··· Text

Q: How do I improve transfer efficiency in my spray operation?
powder coating spray application
A: There are several factors that impact transfer efficiency, including the spray equipment being used — both air and fluid pressure — as well as ambient temperature, humidity and moving air in the paint area. Additional factors include the actual shape and size of the paint target, and the spray finishing methods, including atomization and the individual or robots operating the spray applicator. Finally, the electrical conditions of the applicator, paint material, metal target and holding fixture/carrier is very important and impacts both the paint transfer efficiency and the paint quality of the component.
Common sense would tell you that a metal object (such as an auto chassis, bus chassis or vehicle frame) would be automatically grounded as it sits on a metal carrier of some sort as it travels through the paint line. But today’s chassis and frames are pretreated with an undercoat or primer that are extremely rugged, as they seek to extend the life of a vehicle by standing up to harsh environmental elements such as moisture, chemicals, road hazards, heat and cold, to name a few. This undercoat and primer is extremely thick and creates a solid shell around the chassis and frame. The thick shell not only provides solid protection but also provides a great insulator between the vehicle and metal frame, which, in turn, breaks the quality ground connection that once existed.
As a result of the interrupted ground, transfer efficiency measurements are looking more compromised than ever. With the cost of today’s paints, the thought of paint not landing on its intended target is not a welcome one. Unfortunately for the paint line manager, this is a good way to be in the spotlight for all the wrong reasons. It may sound simple, but all you have to do is reestablish a good solid ground like the one you used to have.

······
··· Task input

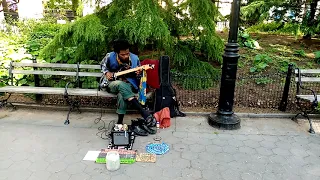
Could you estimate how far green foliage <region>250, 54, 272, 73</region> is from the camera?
5.98 m

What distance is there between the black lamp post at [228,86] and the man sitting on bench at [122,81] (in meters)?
1.04

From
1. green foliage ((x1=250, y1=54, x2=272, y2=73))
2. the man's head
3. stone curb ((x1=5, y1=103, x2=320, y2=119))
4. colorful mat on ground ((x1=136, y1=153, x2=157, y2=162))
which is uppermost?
the man's head

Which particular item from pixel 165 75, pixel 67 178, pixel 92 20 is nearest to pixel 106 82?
pixel 165 75

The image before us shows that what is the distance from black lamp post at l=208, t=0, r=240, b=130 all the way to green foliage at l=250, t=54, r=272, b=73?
2.01m

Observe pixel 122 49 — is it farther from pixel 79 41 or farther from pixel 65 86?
pixel 79 41

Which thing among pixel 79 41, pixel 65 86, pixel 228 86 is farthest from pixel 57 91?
pixel 228 86

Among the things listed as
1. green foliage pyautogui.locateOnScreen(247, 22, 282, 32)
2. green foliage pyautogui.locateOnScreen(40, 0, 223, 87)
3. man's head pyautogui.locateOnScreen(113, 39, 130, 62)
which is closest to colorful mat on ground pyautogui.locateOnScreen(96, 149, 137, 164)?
man's head pyautogui.locateOnScreen(113, 39, 130, 62)

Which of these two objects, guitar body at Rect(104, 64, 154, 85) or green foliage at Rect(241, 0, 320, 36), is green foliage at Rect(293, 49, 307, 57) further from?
guitar body at Rect(104, 64, 154, 85)

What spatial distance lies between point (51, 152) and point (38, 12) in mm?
12752

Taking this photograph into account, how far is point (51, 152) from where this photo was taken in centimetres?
347

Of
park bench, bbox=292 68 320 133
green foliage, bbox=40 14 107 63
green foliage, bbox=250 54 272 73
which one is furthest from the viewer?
green foliage, bbox=250 54 272 73

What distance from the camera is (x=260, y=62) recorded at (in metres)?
6.24

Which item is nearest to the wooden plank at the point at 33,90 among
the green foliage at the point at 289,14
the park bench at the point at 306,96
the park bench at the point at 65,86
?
the park bench at the point at 65,86

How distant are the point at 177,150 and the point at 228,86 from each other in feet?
4.22
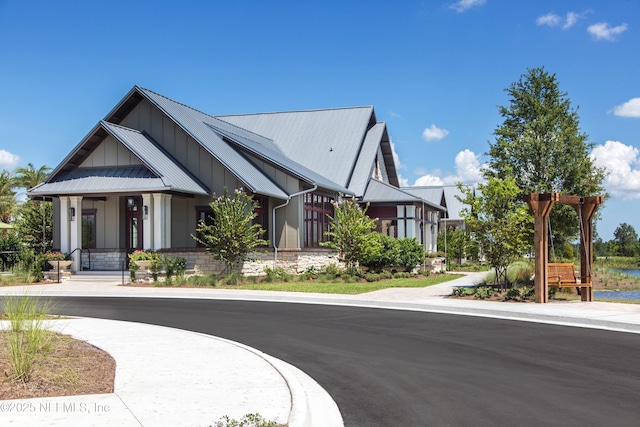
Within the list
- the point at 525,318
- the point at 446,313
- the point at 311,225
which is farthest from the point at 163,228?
the point at 525,318

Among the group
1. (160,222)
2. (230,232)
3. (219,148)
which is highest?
(219,148)

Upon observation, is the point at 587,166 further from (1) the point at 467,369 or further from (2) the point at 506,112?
(1) the point at 467,369

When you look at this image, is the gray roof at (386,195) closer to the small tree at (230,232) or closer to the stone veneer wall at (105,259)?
the small tree at (230,232)

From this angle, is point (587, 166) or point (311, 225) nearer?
point (587, 166)

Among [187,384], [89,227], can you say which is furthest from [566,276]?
[89,227]

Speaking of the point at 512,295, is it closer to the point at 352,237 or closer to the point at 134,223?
the point at 352,237

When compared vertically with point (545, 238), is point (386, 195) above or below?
above

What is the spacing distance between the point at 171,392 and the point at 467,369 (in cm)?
422

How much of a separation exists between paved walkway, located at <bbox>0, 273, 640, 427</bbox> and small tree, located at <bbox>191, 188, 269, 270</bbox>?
11.7 meters

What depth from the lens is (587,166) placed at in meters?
28.1

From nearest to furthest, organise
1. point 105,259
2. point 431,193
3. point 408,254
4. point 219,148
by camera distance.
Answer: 1. point 105,259
2. point 219,148
3. point 408,254
4. point 431,193

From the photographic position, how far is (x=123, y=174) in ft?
89.8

······

**Problems to solve:**
(a) According to the text on spray transfer efficiency, why does a chassis or frame riding on a metal carrier no longer have a good ground?
(b) Reproduce the records starting at the line that contains "What depth from" and ending after the line that contains "4. point 431,193".

**In response:**
(a) The undercoat and primer on today's chassis and frames are extremely thick and form a solid shell around them. That shell acts as an insulator between the vehicle and the metal frame, which breaks the ground connection that used to exist.

(b)
What depth from the lens is (587,166) placed at in meters?
28.1

From nearest to furthest, organise
1. point 105,259
2. point 431,193
3. point 408,254
4. point 219,148
by camera distance.
Answer: 1. point 105,259
2. point 219,148
3. point 408,254
4. point 431,193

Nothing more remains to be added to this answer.